> **Directions**:
a – In the passage on the philosophy professor below, condense the paragraph that opens "She doesn't like being video taped" into two or three sentences while keeping its main facts.
b – Render this sentence from the passage on the philosophy professor below into Spanish: "He shifted in his seat and lowered the camera a bit."
c – Carry the passage on the philosophy professor below forward, writing what follows its final sentence.

> **Text segment**:

We’re losing all the icons man, Prince dead at 57, wasn’t expecting to wake up to that this morning. Soon we’re going to be left with Nicki Minaj and Taylor Swift and Skrillex as our icons, and the majority of the kids of the next generation aren’t going to know the satisfaction of playing a real instrument or experience true talent beyond someone pressing the space bar on a laptop or flicking the auto-tune button in a studio.
I’ve been thinking a lot about this kind of stuff lately, the fragility of human beings. Not in a nihilistic or depressive sense, I’ve just been thinking about it.
It’s one reason I do admire my philosophy professor. She’s very open about the way she thinks and believes in the reality we observe every day without paying any mind.
The password on her computer is over twenty characters, supposedly to keep out hackers, students, or hacking students or student hackers. Perhaps even colleagues, I don’t know. When she screws up on a key, we have to wait another five minutes for her to type it out. That’s how long it is.
I too share the paranoia of hackers–and it’s well justified these days. If I had a dollar for every time Nigeria and China hacked one of my damn Gmail accounts, I’d have enough to fund the L.A trip I’m taking this summer.
She doesn’t like being video taped or recorded in any sense. Because my college is small, and the professors are surfers and pot heads even if they don’t identify as them and are usually chill about being recorded, I’ve never came across a professor who loathes it as much as this woman. She allows students to do so only if they’ve given her early notice and even then she lets you know how much she hates it.
One kid tried to sneak in a phone video and I thought heads were going to be chopped off. He’d slouched in his chair with his Iphone 6+ (yeah, the 5.7 inch one) and the camera light on facing her as she went on one of her infamous energetic rants. She caught sight of the light out of the corner of her eye and fell silent abruptly, pointed at the dumbass and said “Are you recording me?”
He shifted in his seat and lowered the camera a bit. She repeated herself and the room went cold.
Every fight I’d conquered in BloodBorne flashed behind my eyes at this moment. I was hoping we’d be bathing in student entrails.
He said, “Well, It’s just because I think you’re so great. It’s a compliment.”
She didn’t buy his excuse, shuffled on over to his side of the room, leaned over the balcony in the front of the lecture hall as close to him as she could possibly get, smiled, and calmly informed him she would snatch his phone and smash it to pieces on the concrete, she’d done it many times before and wouldn’t be afraid to do it again.
The best part about all of this was the student had really white skin, so his entire self turned into a beet.

> **Records provided**:
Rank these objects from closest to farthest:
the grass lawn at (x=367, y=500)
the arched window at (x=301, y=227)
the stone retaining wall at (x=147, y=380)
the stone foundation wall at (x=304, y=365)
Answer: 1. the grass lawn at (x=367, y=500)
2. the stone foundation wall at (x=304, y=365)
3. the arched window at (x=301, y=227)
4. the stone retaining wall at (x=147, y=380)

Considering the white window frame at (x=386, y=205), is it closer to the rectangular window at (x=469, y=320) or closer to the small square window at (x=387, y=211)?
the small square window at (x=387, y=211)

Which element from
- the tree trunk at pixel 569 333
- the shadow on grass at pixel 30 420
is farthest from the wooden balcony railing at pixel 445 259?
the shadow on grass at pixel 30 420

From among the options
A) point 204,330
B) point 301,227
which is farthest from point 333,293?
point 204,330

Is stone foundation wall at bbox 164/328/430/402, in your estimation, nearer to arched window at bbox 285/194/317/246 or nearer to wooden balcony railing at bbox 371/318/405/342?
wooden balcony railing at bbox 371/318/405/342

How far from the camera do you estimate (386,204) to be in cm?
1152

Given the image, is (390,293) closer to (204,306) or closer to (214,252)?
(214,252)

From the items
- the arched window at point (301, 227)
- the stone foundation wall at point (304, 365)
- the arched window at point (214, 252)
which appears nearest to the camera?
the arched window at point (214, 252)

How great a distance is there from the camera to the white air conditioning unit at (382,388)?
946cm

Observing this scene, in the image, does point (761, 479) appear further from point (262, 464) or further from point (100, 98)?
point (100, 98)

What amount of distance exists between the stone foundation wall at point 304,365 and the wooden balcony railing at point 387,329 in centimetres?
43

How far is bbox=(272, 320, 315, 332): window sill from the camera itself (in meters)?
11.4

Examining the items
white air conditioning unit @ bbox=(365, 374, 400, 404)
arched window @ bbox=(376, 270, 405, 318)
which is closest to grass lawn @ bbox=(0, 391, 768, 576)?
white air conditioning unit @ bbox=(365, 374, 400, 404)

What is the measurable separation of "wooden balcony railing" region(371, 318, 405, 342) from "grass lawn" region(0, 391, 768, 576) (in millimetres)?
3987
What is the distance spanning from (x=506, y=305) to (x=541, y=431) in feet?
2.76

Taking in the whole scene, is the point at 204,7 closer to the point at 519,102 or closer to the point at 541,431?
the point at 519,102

> **Results**:
a – The professor dislikes being videotaped or recorded in any form. At the writer's small college, where professors are usually relaxed about being recorded, none has loathed it as much as she does. She allows students to record only with early notice, and even then she makes clear how much she hates it.

b – Se movió en su asiento y bajó un poco la cámara.

c –
I too hate being video taped. Perhaps not to that extent, it’s pictures that bother me the most. I’ve had my share of moments I’ve threw someone’s phone to the ground because they wouldn’t get it out of my face.
She’s just as forgetful as I am, in terms of the things people called “important”. You know, like time. And dates. She’s never late, but she always forgets which times our class is at, what time it ends, and what days they’re on, even this late in the semester. She’s had this problem since she was a child, she said, because she doesn’t believe time exists, nor does she believe reality exists. That was the introductory sentence to our class. She wouldn’t explain why, much to my dismay, and if I didn’t have social anxiety I would be in her office hours asking her her theory and justification to see if it overlaps with mine. Because I tend to believe the same.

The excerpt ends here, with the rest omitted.